— Page excerpt —
##########
Parents’ driving desire for their children is to lead happy, fulfilled lives. When a son begins discerning the call to priesthood, it can be a confusing and uncertain time for both him and his parents. The choice is certainly counter-cultural, and just seems odd, especially when we consider today’s media as representing financial wealth and sexual conquest as the dominant measuring sticks of success for a man.

More importantly, parents know the joys they receive from a loving spouse and raising children and want their own children to experience those joys as well. It is hard to imagine living a life without these experiences because of a career choice. However, the priesthood cannot authentically be presented as just another “career option” because it is not. The priesthood is a call to a life radically opposed to many of the ideals held by secular culture where chastity, obedience and detachment from money are ridiculed and mocked. The priest, though, by his life, proclaims to the world that something far greater than the rewards of today awaits us. In the end, the life to come is worth more than anything in this world.

Will my son be lonely?

Will my son be lonely?

The call to the priesthood is not a call to loneliness. As a priest, your son will have the support of his brother priests and spiritual relationships with the members of his parish. His duties will be challenging and are extremely important to the people he serves. Each week, a priest enters the lives of dozens of his parishioners at their most vital moments: in the baptism of a newborn child, in the absolution of decades of previously unrepented sin, in the consecration and distribution of Our Lord in the Holy Eucharist, in the exchange of marital vows before God, in the anointing of the sick and in the funeral of a deceased member of the Church. Because he is “priest,” because he stands in the person of Jesus Christ, the priest is a central part of their lives in these precious occasions. In saying the prayers of the Daily Office and in celebrating daily Mass where Christ becomes truly present in the Holy Eucharist, the priest is in constant contact with our God and Savior, Jesus Christ.

Will my son be happy without a family?
##########
— What to produce —
Reproduce the passage about parents and a son's call to the priesthood in full, word for word.

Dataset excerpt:
##########
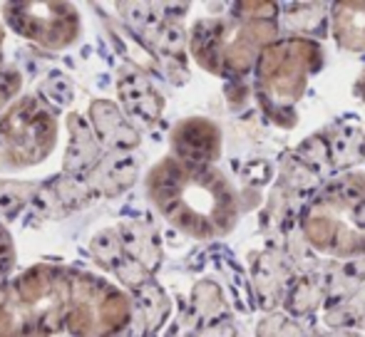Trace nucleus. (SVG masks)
Instances as JSON below:
<instances>
[{"label": "nucleus", "instance_id": "f257e3e1", "mask_svg": "<svg viewBox=\"0 0 365 337\" xmlns=\"http://www.w3.org/2000/svg\"><path fill=\"white\" fill-rule=\"evenodd\" d=\"M55 141V119L35 105V100H23L0 119V144L15 164H35L45 159Z\"/></svg>", "mask_w": 365, "mask_h": 337}, {"label": "nucleus", "instance_id": "f03ea898", "mask_svg": "<svg viewBox=\"0 0 365 337\" xmlns=\"http://www.w3.org/2000/svg\"><path fill=\"white\" fill-rule=\"evenodd\" d=\"M80 288L73 290L77 298L70 330L77 337H110L127 320V303L115 288L92 275H75Z\"/></svg>", "mask_w": 365, "mask_h": 337}, {"label": "nucleus", "instance_id": "7ed1b4c3", "mask_svg": "<svg viewBox=\"0 0 365 337\" xmlns=\"http://www.w3.org/2000/svg\"><path fill=\"white\" fill-rule=\"evenodd\" d=\"M10 28L50 50L68 48L80 33V20L70 5L60 3H15L5 5Z\"/></svg>", "mask_w": 365, "mask_h": 337}, {"label": "nucleus", "instance_id": "20e7f679", "mask_svg": "<svg viewBox=\"0 0 365 337\" xmlns=\"http://www.w3.org/2000/svg\"><path fill=\"white\" fill-rule=\"evenodd\" d=\"M92 119H95L97 129H100V139H105L107 144H115V146L127 144L125 134L132 129L125 124L122 114L110 102H95V105H92Z\"/></svg>", "mask_w": 365, "mask_h": 337}, {"label": "nucleus", "instance_id": "39448f33", "mask_svg": "<svg viewBox=\"0 0 365 337\" xmlns=\"http://www.w3.org/2000/svg\"><path fill=\"white\" fill-rule=\"evenodd\" d=\"M10 263H13V248H10V238L5 236V231L0 228V280L5 278Z\"/></svg>", "mask_w": 365, "mask_h": 337}, {"label": "nucleus", "instance_id": "423d86ee", "mask_svg": "<svg viewBox=\"0 0 365 337\" xmlns=\"http://www.w3.org/2000/svg\"><path fill=\"white\" fill-rule=\"evenodd\" d=\"M0 40H3V33H0Z\"/></svg>", "mask_w": 365, "mask_h": 337}]
</instances>
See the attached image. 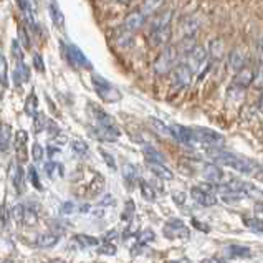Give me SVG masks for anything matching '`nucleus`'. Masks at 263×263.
Segmentation results:
<instances>
[{
	"mask_svg": "<svg viewBox=\"0 0 263 263\" xmlns=\"http://www.w3.org/2000/svg\"><path fill=\"white\" fill-rule=\"evenodd\" d=\"M177 60H179V50H177V47H171V45H169V47L164 48L161 51V55L156 58L153 68H154V71L157 74H167L176 66Z\"/></svg>",
	"mask_w": 263,
	"mask_h": 263,
	"instance_id": "1",
	"label": "nucleus"
},
{
	"mask_svg": "<svg viewBox=\"0 0 263 263\" xmlns=\"http://www.w3.org/2000/svg\"><path fill=\"white\" fill-rule=\"evenodd\" d=\"M91 80H93L95 91L98 93V96H100L103 101L116 103V101L121 100V93H119V89L112 86L109 81H106L103 77H100V74H93Z\"/></svg>",
	"mask_w": 263,
	"mask_h": 263,
	"instance_id": "2",
	"label": "nucleus"
},
{
	"mask_svg": "<svg viewBox=\"0 0 263 263\" xmlns=\"http://www.w3.org/2000/svg\"><path fill=\"white\" fill-rule=\"evenodd\" d=\"M195 144H204L209 147H222L225 144V138L220 133H217L209 127H192Z\"/></svg>",
	"mask_w": 263,
	"mask_h": 263,
	"instance_id": "3",
	"label": "nucleus"
},
{
	"mask_svg": "<svg viewBox=\"0 0 263 263\" xmlns=\"http://www.w3.org/2000/svg\"><path fill=\"white\" fill-rule=\"evenodd\" d=\"M185 55H187L185 65L189 66V70L192 73H197L207 62V51H205L204 47H200V45H194V47L187 51Z\"/></svg>",
	"mask_w": 263,
	"mask_h": 263,
	"instance_id": "4",
	"label": "nucleus"
},
{
	"mask_svg": "<svg viewBox=\"0 0 263 263\" xmlns=\"http://www.w3.org/2000/svg\"><path fill=\"white\" fill-rule=\"evenodd\" d=\"M66 60L73 68H89V60L81 51L77 45L68 43L66 45Z\"/></svg>",
	"mask_w": 263,
	"mask_h": 263,
	"instance_id": "5",
	"label": "nucleus"
},
{
	"mask_svg": "<svg viewBox=\"0 0 263 263\" xmlns=\"http://www.w3.org/2000/svg\"><path fill=\"white\" fill-rule=\"evenodd\" d=\"M171 36H172V30L169 25L162 27V28H154V30H151V33H149V36H147L149 47L151 48L166 47V45L171 42Z\"/></svg>",
	"mask_w": 263,
	"mask_h": 263,
	"instance_id": "6",
	"label": "nucleus"
},
{
	"mask_svg": "<svg viewBox=\"0 0 263 263\" xmlns=\"http://www.w3.org/2000/svg\"><path fill=\"white\" fill-rule=\"evenodd\" d=\"M171 136L176 138L180 144H184L187 147L195 146V138H194V129L187 126H180V124H172L171 127Z\"/></svg>",
	"mask_w": 263,
	"mask_h": 263,
	"instance_id": "7",
	"label": "nucleus"
},
{
	"mask_svg": "<svg viewBox=\"0 0 263 263\" xmlns=\"http://www.w3.org/2000/svg\"><path fill=\"white\" fill-rule=\"evenodd\" d=\"M207 154H209L210 159H214V162L223 164V166H229V167L234 166L237 157H238V154L230 153V151H227V149H223V147H209Z\"/></svg>",
	"mask_w": 263,
	"mask_h": 263,
	"instance_id": "8",
	"label": "nucleus"
},
{
	"mask_svg": "<svg viewBox=\"0 0 263 263\" xmlns=\"http://www.w3.org/2000/svg\"><path fill=\"white\" fill-rule=\"evenodd\" d=\"M164 235L167 238H187L189 237V229L180 219H171L164 225Z\"/></svg>",
	"mask_w": 263,
	"mask_h": 263,
	"instance_id": "9",
	"label": "nucleus"
},
{
	"mask_svg": "<svg viewBox=\"0 0 263 263\" xmlns=\"http://www.w3.org/2000/svg\"><path fill=\"white\" fill-rule=\"evenodd\" d=\"M28 134L25 131H18L15 134V157L18 164H25L28 161Z\"/></svg>",
	"mask_w": 263,
	"mask_h": 263,
	"instance_id": "10",
	"label": "nucleus"
},
{
	"mask_svg": "<svg viewBox=\"0 0 263 263\" xmlns=\"http://www.w3.org/2000/svg\"><path fill=\"white\" fill-rule=\"evenodd\" d=\"M191 197L195 200V204H199L202 207H212V205L217 204L215 194L204 191L200 185H194L192 187V189H191Z\"/></svg>",
	"mask_w": 263,
	"mask_h": 263,
	"instance_id": "11",
	"label": "nucleus"
},
{
	"mask_svg": "<svg viewBox=\"0 0 263 263\" xmlns=\"http://www.w3.org/2000/svg\"><path fill=\"white\" fill-rule=\"evenodd\" d=\"M202 174H204L207 182H212L215 185H222L225 182V172L217 164H205Z\"/></svg>",
	"mask_w": 263,
	"mask_h": 263,
	"instance_id": "12",
	"label": "nucleus"
},
{
	"mask_svg": "<svg viewBox=\"0 0 263 263\" xmlns=\"http://www.w3.org/2000/svg\"><path fill=\"white\" fill-rule=\"evenodd\" d=\"M191 78H192V71L189 70V66L185 63H180L174 66V81H176V86L177 88H184L191 83Z\"/></svg>",
	"mask_w": 263,
	"mask_h": 263,
	"instance_id": "13",
	"label": "nucleus"
},
{
	"mask_svg": "<svg viewBox=\"0 0 263 263\" xmlns=\"http://www.w3.org/2000/svg\"><path fill=\"white\" fill-rule=\"evenodd\" d=\"M232 167L238 172H242V174H253V172H260V169H261L257 161L247 159V157H242V156L237 157V161Z\"/></svg>",
	"mask_w": 263,
	"mask_h": 263,
	"instance_id": "14",
	"label": "nucleus"
},
{
	"mask_svg": "<svg viewBox=\"0 0 263 263\" xmlns=\"http://www.w3.org/2000/svg\"><path fill=\"white\" fill-rule=\"evenodd\" d=\"M144 22H146V17H144V15H142L139 10H134V12H131V13L124 18L123 27H124L126 30H129V32H136V30H139L142 25H144Z\"/></svg>",
	"mask_w": 263,
	"mask_h": 263,
	"instance_id": "15",
	"label": "nucleus"
},
{
	"mask_svg": "<svg viewBox=\"0 0 263 263\" xmlns=\"http://www.w3.org/2000/svg\"><path fill=\"white\" fill-rule=\"evenodd\" d=\"M223 255L227 258H247L252 255V249L243 245H229L223 249Z\"/></svg>",
	"mask_w": 263,
	"mask_h": 263,
	"instance_id": "16",
	"label": "nucleus"
},
{
	"mask_svg": "<svg viewBox=\"0 0 263 263\" xmlns=\"http://www.w3.org/2000/svg\"><path fill=\"white\" fill-rule=\"evenodd\" d=\"M147 169L151 171L156 177H159V179H164V180H172V179H174V174H172V171L164 166V162L147 161Z\"/></svg>",
	"mask_w": 263,
	"mask_h": 263,
	"instance_id": "17",
	"label": "nucleus"
},
{
	"mask_svg": "<svg viewBox=\"0 0 263 263\" xmlns=\"http://www.w3.org/2000/svg\"><path fill=\"white\" fill-rule=\"evenodd\" d=\"M253 81H255V71L252 68H245V66H242V68L237 71V77H235V85L237 86L249 88Z\"/></svg>",
	"mask_w": 263,
	"mask_h": 263,
	"instance_id": "18",
	"label": "nucleus"
},
{
	"mask_svg": "<svg viewBox=\"0 0 263 263\" xmlns=\"http://www.w3.org/2000/svg\"><path fill=\"white\" fill-rule=\"evenodd\" d=\"M171 20H172V10H171V9L164 10V12H159V13H156V15H154V18L151 20V30L167 27V25L171 24Z\"/></svg>",
	"mask_w": 263,
	"mask_h": 263,
	"instance_id": "19",
	"label": "nucleus"
},
{
	"mask_svg": "<svg viewBox=\"0 0 263 263\" xmlns=\"http://www.w3.org/2000/svg\"><path fill=\"white\" fill-rule=\"evenodd\" d=\"M12 139V127L10 124L2 123L0 124V153H5L10 146Z\"/></svg>",
	"mask_w": 263,
	"mask_h": 263,
	"instance_id": "20",
	"label": "nucleus"
},
{
	"mask_svg": "<svg viewBox=\"0 0 263 263\" xmlns=\"http://www.w3.org/2000/svg\"><path fill=\"white\" fill-rule=\"evenodd\" d=\"M24 179H25V172L22 169V164H17L12 172V184H13L15 192L17 194L24 192Z\"/></svg>",
	"mask_w": 263,
	"mask_h": 263,
	"instance_id": "21",
	"label": "nucleus"
},
{
	"mask_svg": "<svg viewBox=\"0 0 263 263\" xmlns=\"http://www.w3.org/2000/svg\"><path fill=\"white\" fill-rule=\"evenodd\" d=\"M60 240V235L57 234H51V232H47V234H42L36 238V245L42 247V249H51V247H55Z\"/></svg>",
	"mask_w": 263,
	"mask_h": 263,
	"instance_id": "22",
	"label": "nucleus"
},
{
	"mask_svg": "<svg viewBox=\"0 0 263 263\" xmlns=\"http://www.w3.org/2000/svg\"><path fill=\"white\" fill-rule=\"evenodd\" d=\"M229 63H230V66H232V70L238 71L240 68H242V66H245V55H243L238 48H235V50L229 55Z\"/></svg>",
	"mask_w": 263,
	"mask_h": 263,
	"instance_id": "23",
	"label": "nucleus"
},
{
	"mask_svg": "<svg viewBox=\"0 0 263 263\" xmlns=\"http://www.w3.org/2000/svg\"><path fill=\"white\" fill-rule=\"evenodd\" d=\"M220 199L225 202V204H234V202L245 199V194L240 192V191H235V189H229V187H227V189L222 192Z\"/></svg>",
	"mask_w": 263,
	"mask_h": 263,
	"instance_id": "24",
	"label": "nucleus"
},
{
	"mask_svg": "<svg viewBox=\"0 0 263 263\" xmlns=\"http://www.w3.org/2000/svg\"><path fill=\"white\" fill-rule=\"evenodd\" d=\"M210 57L214 60H222L225 55V48H223V42L220 39H215V40H210Z\"/></svg>",
	"mask_w": 263,
	"mask_h": 263,
	"instance_id": "25",
	"label": "nucleus"
},
{
	"mask_svg": "<svg viewBox=\"0 0 263 263\" xmlns=\"http://www.w3.org/2000/svg\"><path fill=\"white\" fill-rule=\"evenodd\" d=\"M123 177L127 184H134L136 180H139V171L133 164H124L123 166Z\"/></svg>",
	"mask_w": 263,
	"mask_h": 263,
	"instance_id": "26",
	"label": "nucleus"
},
{
	"mask_svg": "<svg viewBox=\"0 0 263 263\" xmlns=\"http://www.w3.org/2000/svg\"><path fill=\"white\" fill-rule=\"evenodd\" d=\"M200 27V22L195 18V17H191V18H187L184 22V25H182V32L185 36H195V33H197V30Z\"/></svg>",
	"mask_w": 263,
	"mask_h": 263,
	"instance_id": "27",
	"label": "nucleus"
},
{
	"mask_svg": "<svg viewBox=\"0 0 263 263\" xmlns=\"http://www.w3.org/2000/svg\"><path fill=\"white\" fill-rule=\"evenodd\" d=\"M50 12H51V18H53L55 25L60 27V28H63V25H65V17H63L62 10H60L57 0H51V2H50Z\"/></svg>",
	"mask_w": 263,
	"mask_h": 263,
	"instance_id": "28",
	"label": "nucleus"
},
{
	"mask_svg": "<svg viewBox=\"0 0 263 263\" xmlns=\"http://www.w3.org/2000/svg\"><path fill=\"white\" fill-rule=\"evenodd\" d=\"M142 153H144L147 161H153V162H166V156L157 151V149L151 147V146L142 147Z\"/></svg>",
	"mask_w": 263,
	"mask_h": 263,
	"instance_id": "29",
	"label": "nucleus"
},
{
	"mask_svg": "<svg viewBox=\"0 0 263 263\" xmlns=\"http://www.w3.org/2000/svg\"><path fill=\"white\" fill-rule=\"evenodd\" d=\"M161 4H162V0H146V2L141 5L139 12L144 15V17H147V15H153L154 12H157Z\"/></svg>",
	"mask_w": 263,
	"mask_h": 263,
	"instance_id": "30",
	"label": "nucleus"
},
{
	"mask_svg": "<svg viewBox=\"0 0 263 263\" xmlns=\"http://www.w3.org/2000/svg\"><path fill=\"white\" fill-rule=\"evenodd\" d=\"M116 35H119L116 39V43L119 45V47H127V45H131V40H133V32H129V30H126L124 27L121 30H118Z\"/></svg>",
	"mask_w": 263,
	"mask_h": 263,
	"instance_id": "31",
	"label": "nucleus"
},
{
	"mask_svg": "<svg viewBox=\"0 0 263 263\" xmlns=\"http://www.w3.org/2000/svg\"><path fill=\"white\" fill-rule=\"evenodd\" d=\"M74 242L80 243L81 247H96V245H100V240H98L96 237H91V235H85V234H81V235H74Z\"/></svg>",
	"mask_w": 263,
	"mask_h": 263,
	"instance_id": "32",
	"label": "nucleus"
},
{
	"mask_svg": "<svg viewBox=\"0 0 263 263\" xmlns=\"http://www.w3.org/2000/svg\"><path fill=\"white\" fill-rule=\"evenodd\" d=\"M25 112L28 116H35L36 115V95H35V91H32L28 95V98H27V101H25Z\"/></svg>",
	"mask_w": 263,
	"mask_h": 263,
	"instance_id": "33",
	"label": "nucleus"
},
{
	"mask_svg": "<svg viewBox=\"0 0 263 263\" xmlns=\"http://www.w3.org/2000/svg\"><path fill=\"white\" fill-rule=\"evenodd\" d=\"M24 212H25V207L22 204H17L15 207H12L10 210V217L15 223H24Z\"/></svg>",
	"mask_w": 263,
	"mask_h": 263,
	"instance_id": "34",
	"label": "nucleus"
},
{
	"mask_svg": "<svg viewBox=\"0 0 263 263\" xmlns=\"http://www.w3.org/2000/svg\"><path fill=\"white\" fill-rule=\"evenodd\" d=\"M39 222V214H36L35 209H25L24 212V223H27L28 227H33Z\"/></svg>",
	"mask_w": 263,
	"mask_h": 263,
	"instance_id": "35",
	"label": "nucleus"
},
{
	"mask_svg": "<svg viewBox=\"0 0 263 263\" xmlns=\"http://www.w3.org/2000/svg\"><path fill=\"white\" fill-rule=\"evenodd\" d=\"M149 123H151V126L154 127V129L159 133V134H164V136H171V129L169 127L164 124V123H161L159 119H156V118H151L149 119Z\"/></svg>",
	"mask_w": 263,
	"mask_h": 263,
	"instance_id": "36",
	"label": "nucleus"
},
{
	"mask_svg": "<svg viewBox=\"0 0 263 263\" xmlns=\"http://www.w3.org/2000/svg\"><path fill=\"white\" fill-rule=\"evenodd\" d=\"M28 180L32 182V185L35 187L36 191H42L43 189V185L40 184V180H39V174H36V169L33 166L28 167Z\"/></svg>",
	"mask_w": 263,
	"mask_h": 263,
	"instance_id": "37",
	"label": "nucleus"
},
{
	"mask_svg": "<svg viewBox=\"0 0 263 263\" xmlns=\"http://www.w3.org/2000/svg\"><path fill=\"white\" fill-rule=\"evenodd\" d=\"M141 194H142V197L147 200H154V197H156L151 184H147L146 180H141Z\"/></svg>",
	"mask_w": 263,
	"mask_h": 263,
	"instance_id": "38",
	"label": "nucleus"
},
{
	"mask_svg": "<svg viewBox=\"0 0 263 263\" xmlns=\"http://www.w3.org/2000/svg\"><path fill=\"white\" fill-rule=\"evenodd\" d=\"M35 118V123H33V126H35V131L36 133H40L42 129H45L47 127V118H45V115L43 112H36V115L33 116Z\"/></svg>",
	"mask_w": 263,
	"mask_h": 263,
	"instance_id": "39",
	"label": "nucleus"
},
{
	"mask_svg": "<svg viewBox=\"0 0 263 263\" xmlns=\"http://www.w3.org/2000/svg\"><path fill=\"white\" fill-rule=\"evenodd\" d=\"M118 249L112 243H108L104 242L103 245H100V249H98V253L100 255H109V257H112V255H116Z\"/></svg>",
	"mask_w": 263,
	"mask_h": 263,
	"instance_id": "40",
	"label": "nucleus"
},
{
	"mask_svg": "<svg viewBox=\"0 0 263 263\" xmlns=\"http://www.w3.org/2000/svg\"><path fill=\"white\" fill-rule=\"evenodd\" d=\"M154 238H156V235H154L153 230H144V232H141V234L138 235V243L146 245L149 242H153Z\"/></svg>",
	"mask_w": 263,
	"mask_h": 263,
	"instance_id": "41",
	"label": "nucleus"
},
{
	"mask_svg": "<svg viewBox=\"0 0 263 263\" xmlns=\"http://www.w3.org/2000/svg\"><path fill=\"white\" fill-rule=\"evenodd\" d=\"M43 156H45L43 147L39 144V142H35L33 147H32V157H33V161L35 162H42L43 161Z\"/></svg>",
	"mask_w": 263,
	"mask_h": 263,
	"instance_id": "42",
	"label": "nucleus"
},
{
	"mask_svg": "<svg viewBox=\"0 0 263 263\" xmlns=\"http://www.w3.org/2000/svg\"><path fill=\"white\" fill-rule=\"evenodd\" d=\"M12 53H13V58L17 60V63L24 62V55H22V45L18 43V40L12 42Z\"/></svg>",
	"mask_w": 263,
	"mask_h": 263,
	"instance_id": "43",
	"label": "nucleus"
},
{
	"mask_svg": "<svg viewBox=\"0 0 263 263\" xmlns=\"http://www.w3.org/2000/svg\"><path fill=\"white\" fill-rule=\"evenodd\" d=\"M18 43L22 45L24 48H30V39H28V35H27V32H25V28L24 27H18Z\"/></svg>",
	"mask_w": 263,
	"mask_h": 263,
	"instance_id": "44",
	"label": "nucleus"
},
{
	"mask_svg": "<svg viewBox=\"0 0 263 263\" xmlns=\"http://www.w3.org/2000/svg\"><path fill=\"white\" fill-rule=\"evenodd\" d=\"M243 222H245V225L249 229H252V230H257V232H261V227H263V223H261V220L260 219H243Z\"/></svg>",
	"mask_w": 263,
	"mask_h": 263,
	"instance_id": "45",
	"label": "nucleus"
},
{
	"mask_svg": "<svg viewBox=\"0 0 263 263\" xmlns=\"http://www.w3.org/2000/svg\"><path fill=\"white\" fill-rule=\"evenodd\" d=\"M73 151L77 153V154H86L88 153V146H86V142H83V141H73Z\"/></svg>",
	"mask_w": 263,
	"mask_h": 263,
	"instance_id": "46",
	"label": "nucleus"
},
{
	"mask_svg": "<svg viewBox=\"0 0 263 263\" xmlns=\"http://www.w3.org/2000/svg\"><path fill=\"white\" fill-rule=\"evenodd\" d=\"M18 7L22 9V12L25 13V17L28 18V22H32V10H30V4L28 0H17Z\"/></svg>",
	"mask_w": 263,
	"mask_h": 263,
	"instance_id": "47",
	"label": "nucleus"
},
{
	"mask_svg": "<svg viewBox=\"0 0 263 263\" xmlns=\"http://www.w3.org/2000/svg\"><path fill=\"white\" fill-rule=\"evenodd\" d=\"M0 81L7 85V60L4 55H0Z\"/></svg>",
	"mask_w": 263,
	"mask_h": 263,
	"instance_id": "48",
	"label": "nucleus"
},
{
	"mask_svg": "<svg viewBox=\"0 0 263 263\" xmlns=\"http://www.w3.org/2000/svg\"><path fill=\"white\" fill-rule=\"evenodd\" d=\"M134 212H136V205L133 204V202L129 200V202H126V207H124V219L127 220V219H131V217L134 215Z\"/></svg>",
	"mask_w": 263,
	"mask_h": 263,
	"instance_id": "49",
	"label": "nucleus"
},
{
	"mask_svg": "<svg viewBox=\"0 0 263 263\" xmlns=\"http://www.w3.org/2000/svg\"><path fill=\"white\" fill-rule=\"evenodd\" d=\"M33 66L39 71H45V63H43V58H42V55H39V53H35L33 55Z\"/></svg>",
	"mask_w": 263,
	"mask_h": 263,
	"instance_id": "50",
	"label": "nucleus"
},
{
	"mask_svg": "<svg viewBox=\"0 0 263 263\" xmlns=\"http://www.w3.org/2000/svg\"><path fill=\"white\" fill-rule=\"evenodd\" d=\"M45 171H47L48 177H53L55 171H57V162H55V161H50V162H47V164H45Z\"/></svg>",
	"mask_w": 263,
	"mask_h": 263,
	"instance_id": "51",
	"label": "nucleus"
},
{
	"mask_svg": "<svg viewBox=\"0 0 263 263\" xmlns=\"http://www.w3.org/2000/svg\"><path fill=\"white\" fill-rule=\"evenodd\" d=\"M73 210H74V204H73V202H65V204L62 205V214H65V215L73 214Z\"/></svg>",
	"mask_w": 263,
	"mask_h": 263,
	"instance_id": "52",
	"label": "nucleus"
},
{
	"mask_svg": "<svg viewBox=\"0 0 263 263\" xmlns=\"http://www.w3.org/2000/svg\"><path fill=\"white\" fill-rule=\"evenodd\" d=\"M101 154H103L104 159H106V164H109V167L111 169H116V164H115V161H112V156L108 154L106 151H101Z\"/></svg>",
	"mask_w": 263,
	"mask_h": 263,
	"instance_id": "53",
	"label": "nucleus"
},
{
	"mask_svg": "<svg viewBox=\"0 0 263 263\" xmlns=\"http://www.w3.org/2000/svg\"><path fill=\"white\" fill-rule=\"evenodd\" d=\"M172 199H174L177 204H184V200H185V194L182 192H174V195H172Z\"/></svg>",
	"mask_w": 263,
	"mask_h": 263,
	"instance_id": "54",
	"label": "nucleus"
},
{
	"mask_svg": "<svg viewBox=\"0 0 263 263\" xmlns=\"http://www.w3.org/2000/svg\"><path fill=\"white\" fill-rule=\"evenodd\" d=\"M192 225H195V229H199V230H204V232H209V227L205 223H202V222H199V220H192Z\"/></svg>",
	"mask_w": 263,
	"mask_h": 263,
	"instance_id": "55",
	"label": "nucleus"
},
{
	"mask_svg": "<svg viewBox=\"0 0 263 263\" xmlns=\"http://www.w3.org/2000/svg\"><path fill=\"white\" fill-rule=\"evenodd\" d=\"M0 220H2V225L5 223V205L0 207Z\"/></svg>",
	"mask_w": 263,
	"mask_h": 263,
	"instance_id": "56",
	"label": "nucleus"
},
{
	"mask_svg": "<svg viewBox=\"0 0 263 263\" xmlns=\"http://www.w3.org/2000/svg\"><path fill=\"white\" fill-rule=\"evenodd\" d=\"M48 151H50V156H53V154H58V153H60V147H57V146H55V147H53V146H50V147H48Z\"/></svg>",
	"mask_w": 263,
	"mask_h": 263,
	"instance_id": "57",
	"label": "nucleus"
},
{
	"mask_svg": "<svg viewBox=\"0 0 263 263\" xmlns=\"http://www.w3.org/2000/svg\"><path fill=\"white\" fill-rule=\"evenodd\" d=\"M4 95H5V83L4 81H0V100L4 98Z\"/></svg>",
	"mask_w": 263,
	"mask_h": 263,
	"instance_id": "58",
	"label": "nucleus"
},
{
	"mask_svg": "<svg viewBox=\"0 0 263 263\" xmlns=\"http://www.w3.org/2000/svg\"><path fill=\"white\" fill-rule=\"evenodd\" d=\"M118 2H119V4H131L133 0H118Z\"/></svg>",
	"mask_w": 263,
	"mask_h": 263,
	"instance_id": "59",
	"label": "nucleus"
},
{
	"mask_svg": "<svg viewBox=\"0 0 263 263\" xmlns=\"http://www.w3.org/2000/svg\"><path fill=\"white\" fill-rule=\"evenodd\" d=\"M88 209H89V205H83V207H80V210H81V212H86Z\"/></svg>",
	"mask_w": 263,
	"mask_h": 263,
	"instance_id": "60",
	"label": "nucleus"
}]
</instances>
##########
— Response to this task —
Parents’ driving desire for their children is to lead happy, fulfilled lives. When a son begins discerning the call to priesthood, it can be a confusing and uncertain time for both him and his parents. The choice is certainly counter-cultural, and just seems odd, especially when we consider today’s media as representing financial wealth and sexual conquest as the dominant measuring sticks of success for a man.

More importantly, parents know the joys they receive from a loving spouse and raising children and want their own children to experience those joys as well. It is hard to imagine living a life without these experiences because of a career choice. However, the priesthood cannot authentically be presented as just another “career option” because it is not. The priesthood is a call to a life radically opposed to many of the ideals held by secular culture where chastity, obedience and detachment from money are ridiculed and mocked. The priest, though, by his life, proclaims to the world that something far greater than the rewards of today awaits us. In the end, the life to come is worth more than anything in this world.

Will my son be lonely?

Will my son be lonely?

The call to the priesthood is not a call to loneliness. As a priest, your son will have the support of his brother priests and spiritual relationships with the members of his parish. His duties will be challenging and are extremely important to the people he serves. Each week, a priest enters the lives of dozens of his parishioners at their most vital moments: in the baptism of a newborn child, in the absolution of decades of previously unrepented sin, in the consecration and distribution of Our Lord in the Holy Eucharist, in the exchange of marital vows before God, in the anointing of the sick and in the funeral of a deceased member of the Church. Because he is “priest,” because he stands in the person of Jesus Christ, the priest is a central part of their lives in these precious occasions. In saying the prayers of the Daily Office and in celebrating daily Mass where Christ becomes truly present in the Holy Eucharist, the priest is in constant contact with our God and Savior, Jesus Christ.

Will my son be happy without a family?